* _Data to process_:
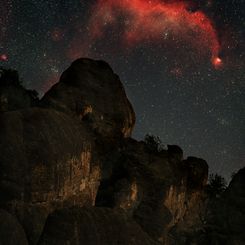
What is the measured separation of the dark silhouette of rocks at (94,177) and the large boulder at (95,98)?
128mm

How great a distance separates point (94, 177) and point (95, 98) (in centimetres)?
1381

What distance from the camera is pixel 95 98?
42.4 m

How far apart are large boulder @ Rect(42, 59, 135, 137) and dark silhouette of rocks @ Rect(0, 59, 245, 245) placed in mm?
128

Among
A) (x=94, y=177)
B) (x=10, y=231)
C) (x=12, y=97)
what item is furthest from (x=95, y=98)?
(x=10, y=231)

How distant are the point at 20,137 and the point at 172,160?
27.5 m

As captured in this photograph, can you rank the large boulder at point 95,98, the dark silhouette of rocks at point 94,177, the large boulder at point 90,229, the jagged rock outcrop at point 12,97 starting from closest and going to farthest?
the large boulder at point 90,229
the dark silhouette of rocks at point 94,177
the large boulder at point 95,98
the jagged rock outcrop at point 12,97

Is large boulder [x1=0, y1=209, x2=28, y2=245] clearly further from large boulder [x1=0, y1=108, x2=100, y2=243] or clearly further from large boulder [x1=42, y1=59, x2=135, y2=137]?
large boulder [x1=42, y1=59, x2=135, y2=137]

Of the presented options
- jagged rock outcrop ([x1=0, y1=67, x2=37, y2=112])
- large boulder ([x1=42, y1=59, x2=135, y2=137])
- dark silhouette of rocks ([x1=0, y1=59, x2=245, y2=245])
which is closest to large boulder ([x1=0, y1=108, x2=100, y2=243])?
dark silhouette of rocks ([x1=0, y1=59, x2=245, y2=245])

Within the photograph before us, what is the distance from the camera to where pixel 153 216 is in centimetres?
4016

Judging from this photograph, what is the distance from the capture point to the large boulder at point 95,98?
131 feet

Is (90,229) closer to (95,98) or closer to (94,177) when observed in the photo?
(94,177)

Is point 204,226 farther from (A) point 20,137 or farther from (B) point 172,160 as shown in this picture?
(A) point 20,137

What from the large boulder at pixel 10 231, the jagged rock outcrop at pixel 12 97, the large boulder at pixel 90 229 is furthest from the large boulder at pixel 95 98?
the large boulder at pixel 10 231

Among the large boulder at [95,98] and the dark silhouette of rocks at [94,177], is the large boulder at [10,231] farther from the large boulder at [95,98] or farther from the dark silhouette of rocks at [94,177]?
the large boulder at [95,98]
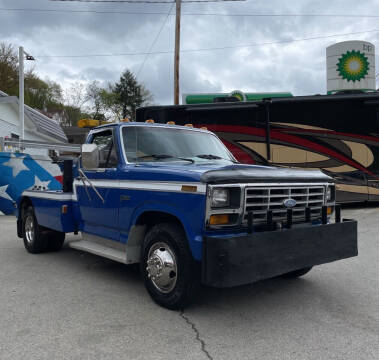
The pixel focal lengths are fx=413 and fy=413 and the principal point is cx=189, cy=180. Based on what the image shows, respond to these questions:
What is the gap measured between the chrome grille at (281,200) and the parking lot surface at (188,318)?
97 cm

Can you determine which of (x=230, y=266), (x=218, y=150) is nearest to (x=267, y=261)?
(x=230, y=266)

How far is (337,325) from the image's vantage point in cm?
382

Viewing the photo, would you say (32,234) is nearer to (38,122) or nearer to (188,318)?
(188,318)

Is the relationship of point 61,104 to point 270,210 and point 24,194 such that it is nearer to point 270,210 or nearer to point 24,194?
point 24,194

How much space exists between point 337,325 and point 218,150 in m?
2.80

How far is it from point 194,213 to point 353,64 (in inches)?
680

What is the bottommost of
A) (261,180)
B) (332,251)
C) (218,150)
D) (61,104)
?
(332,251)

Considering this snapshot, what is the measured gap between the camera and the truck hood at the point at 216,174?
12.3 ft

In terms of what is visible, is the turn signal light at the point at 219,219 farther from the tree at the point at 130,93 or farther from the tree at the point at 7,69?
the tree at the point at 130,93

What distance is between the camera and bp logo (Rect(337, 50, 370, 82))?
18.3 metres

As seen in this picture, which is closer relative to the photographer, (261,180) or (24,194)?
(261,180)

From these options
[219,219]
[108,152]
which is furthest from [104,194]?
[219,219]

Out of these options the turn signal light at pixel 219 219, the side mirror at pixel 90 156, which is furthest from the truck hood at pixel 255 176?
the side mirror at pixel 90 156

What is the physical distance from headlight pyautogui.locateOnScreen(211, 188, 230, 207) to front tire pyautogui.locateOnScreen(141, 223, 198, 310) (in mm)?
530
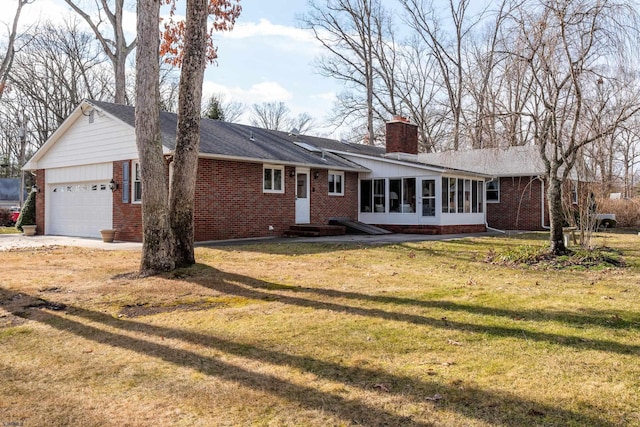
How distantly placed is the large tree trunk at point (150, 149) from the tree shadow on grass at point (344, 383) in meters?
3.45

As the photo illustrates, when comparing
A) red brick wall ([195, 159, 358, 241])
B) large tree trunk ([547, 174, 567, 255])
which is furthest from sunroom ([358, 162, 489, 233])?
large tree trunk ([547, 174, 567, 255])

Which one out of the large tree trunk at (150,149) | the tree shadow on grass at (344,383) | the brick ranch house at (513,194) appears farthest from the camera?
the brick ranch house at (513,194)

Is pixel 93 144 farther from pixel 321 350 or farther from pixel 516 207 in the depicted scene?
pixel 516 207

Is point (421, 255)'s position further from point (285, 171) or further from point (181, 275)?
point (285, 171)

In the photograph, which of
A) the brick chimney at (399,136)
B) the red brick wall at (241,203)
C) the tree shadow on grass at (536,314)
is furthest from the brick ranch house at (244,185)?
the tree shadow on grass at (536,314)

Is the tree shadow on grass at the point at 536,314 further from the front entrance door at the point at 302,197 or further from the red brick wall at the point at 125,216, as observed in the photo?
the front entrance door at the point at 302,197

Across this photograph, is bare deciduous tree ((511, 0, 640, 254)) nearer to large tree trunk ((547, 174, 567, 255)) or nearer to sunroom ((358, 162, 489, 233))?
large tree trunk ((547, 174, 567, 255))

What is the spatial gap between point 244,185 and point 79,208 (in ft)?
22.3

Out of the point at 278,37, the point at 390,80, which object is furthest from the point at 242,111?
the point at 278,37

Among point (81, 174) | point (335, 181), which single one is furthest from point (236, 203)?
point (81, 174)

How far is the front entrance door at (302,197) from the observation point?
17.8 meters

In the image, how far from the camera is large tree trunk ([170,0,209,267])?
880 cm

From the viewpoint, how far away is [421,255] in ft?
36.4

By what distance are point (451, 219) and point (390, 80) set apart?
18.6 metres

* _What to produce_: Word for word, quote the lines above. Omit the pictures.

* _Full solution_:
What is the measured separation of the dark silhouette of rocks at (94,177) and the large boulder at (95,98)?
128mm

How great a distance separates point (94, 177) and point (95, 98) (in centimetres)?
1381

What distance from the camera is pixel 95 98?
42.4 m

How far apart are large boulder @ Rect(42, 59, 135, 137) and dark silhouette of rocks @ Rect(0, 59, 245, 245) placed in mm?
128

Among
A) (x=94, y=177)
B) (x=10, y=231)
C) (x=12, y=97)
what item is furthest from (x=95, y=98)?
(x=10, y=231)

How distant are the point at 20,137 and the point at 172,160?
27.5 m

As captured in this photograph, can you rank the large boulder at point 95,98, the dark silhouette of rocks at point 94,177, the large boulder at point 90,229, the jagged rock outcrop at point 12,97 starting from closest and going to farthest?
the large boulder at point 90,229
the dark silhouette of rocks at point 94,177
the large boulder at point 95,98
the jagged rock outcrop at point 12,97

Is large boulder [x1=0, y1=209, x2=28, y2=245] clearly further from large boulder [x1=0, y1=108, x2=100, y2=243] or clearly further from large boulder [x1=42, y1=59, x2=135, y2=137]?
large boulder [x1=42, y1=59, x2=135, y2=137]

Of the presented options
- jagged rock outcrop ([x1=0, y1=67, x2=37, y2=112])
- large boulder ([x1=42, y1=59, x2=135, y2=137])
- dark silhouette of rocks ([x1=0, y1=59, x2=245, y2=245])
which is closest to large boulder ([x1=0, y1=108, x2=100, y2=243])?
dark silhouette of rocks ([x1=0, y1=59, x2=245, y2=245])

Within the photograph before us, what is the distance from the camera to where pixel 153 216 is in centimetres?
4016

Judging from this photograph, what is the distance from the capture point to the large boulder at point 95,98?
131 feet

Is (90,229) closer to (95,98) or closer to (94,177) when observed in the photo?
(94,177)

Is point 204,226 farther from (A) point 20,137 or farther from (B) point 172,160 as shown in this picture?
(A) point 20,137

What from the large boulder at pixel 10 231, the jagged rock outcrop at pixel 12 97, the large boulder at pixel 90 229 is furthest from the large boulder at pixel 95 98?
the large boulder at pixel 10 231

Among the large boulder at [95,98] and the dark silhouette of rocks at [94,177], is the large boulder at [10,231] farther from the large boulder at [95,98] or farther from the dark silhouette of rocks at [94,177]?
the large boulder at [95,98]
The pixel focal lengths are fx=413 and fy=413 and the principal point is cx=189, cy=180. Based on what the image shows, respond to these questions:
What is the gap measured between the chrome grille at (281,200) and the parking lot surface at (188,318)?
97 cm

Can you determine which of (x=230, y=266), (x=218, y=150) is nearest to (x=267, y=261)?
(x=230, y=266)

How far is (337,325) from the image's vantage point in cm?
382

Viewing the photo, would you say (32,234) is nearer to (38,122) or nearer to (188,318)?
(188,318)

Is the relationship of point 61,104 to point 270,210 and point 24,194 such that it is nearer to point 270,210 or nearer to point 24,194?
point 24,194

How much space exists between point 337,325 and point 218,150 in m?
2.80

How far is it from point 194,213 to point 353,64 (in inches)?
680

What is the bottommost of
A) (261,180)
B) (332,251)
C) (218,150)
D) (61,104)
?
(332,251)

Considering this snapshot, what is the measured gap between the camera and the truck hood at the point at 216,174?
12.3 ft

In terms of what is visible, is the turn signal light at the point at 219,219 farther from the tree at the point at 130,93 or farther from the tree at the point at 7,69?
the tree at the point at 130,93

What distance is between the camera and bp logo (Rect(337, 50, 370, 82))?
18.3 metres

As seen in this picture, which is closer relative to the photographer, (261,180) or (24,194)?
(261,180)

From these options
[219,219]
[108,152]
which is furthest from [104,194]?
[219,219]

Out of these options the turn signal light at pixel 219 219, the side mirror at pixel 90 156, which is furthest from the truck hood at pixel 255 176?
the side mirror at pixel 90 156

What is the physical distance from headlight pyautogui.locateOnScreen(211, 188, 230, 207) to front tire pyautogui.locateOnScreen(141, 223, 198, 310) (in mm)?
530
How distantly placed is the large tree trunk at point (150, 149) from the tree shadow on grass at point (344, 383) in meters?
3.45

As the photo illustrates, when comparing
A) red brick wall ([195, 159, 358, 241])
B) large tree trunk ([547, 174, 567, 255])
which is furthest from sunroom ([358, 162, 489, 233])?
large tree trunk ([547, 174, 567, 255])

Which one out of the large tree trunk at (150,149) | the tree shadow on grass at (344,383) | the brick ranch house at (513,194) appears farthest from the camera?
the brick ranch house at (513,194)

Is pixel 93 144 farther from pixel 321 350 or farther from pixel 516 207 in the depicted scene?
pixel 516 207

Is point (421, 255)'s position further from point (285, 171) or further from point (181, 275)?
point (285, 171)

In the photograph, which of
A) the brick chimney at (399,136)
B) the red brick wall at (241,203)
C) the tree shadow on grass at (536,314)
is furthest from the brick ranch house at (244,185)?
the tree shadow on grass at (536,314)

Is the tree shadow on grass at the point at 536,314 further from the front entrance door at the point at 302,197 or further from the red brick wall at the point at 125,216, as observed in the photo?
the front entrance door at the point at 302,197

Across this photograph, is bare deciduous tree ((511, 0, 640, 254)) nearer to large tree trunk ((547, 174, 567, 255)) or nearer to sunroom ((358, 162, 489, 233))?
large tree trunk ((547, 174, 567, 255))

What is the spatial gap between point 244,185 and point 79,208 (in ft)?
22.3

Out of the point at 278,37, the point at 390,80, which object is furthest from the point at 242,111?
the point at 278,37

Among point (81, 174) | point (335, 181), which single one is furthest from point (236, 203)?
point (81, 174)

How far is the front entrance door at (302,197) from the observation point?
17.8 meters

In the image, how far from the camera is large tree trunk ([170,0,209,267])?
880 cm

From the viewpoint, how far away is [421,255] in ft?
36.4

By what distance are point (451, 219) and point (390, 80) set apart?
18.6 metres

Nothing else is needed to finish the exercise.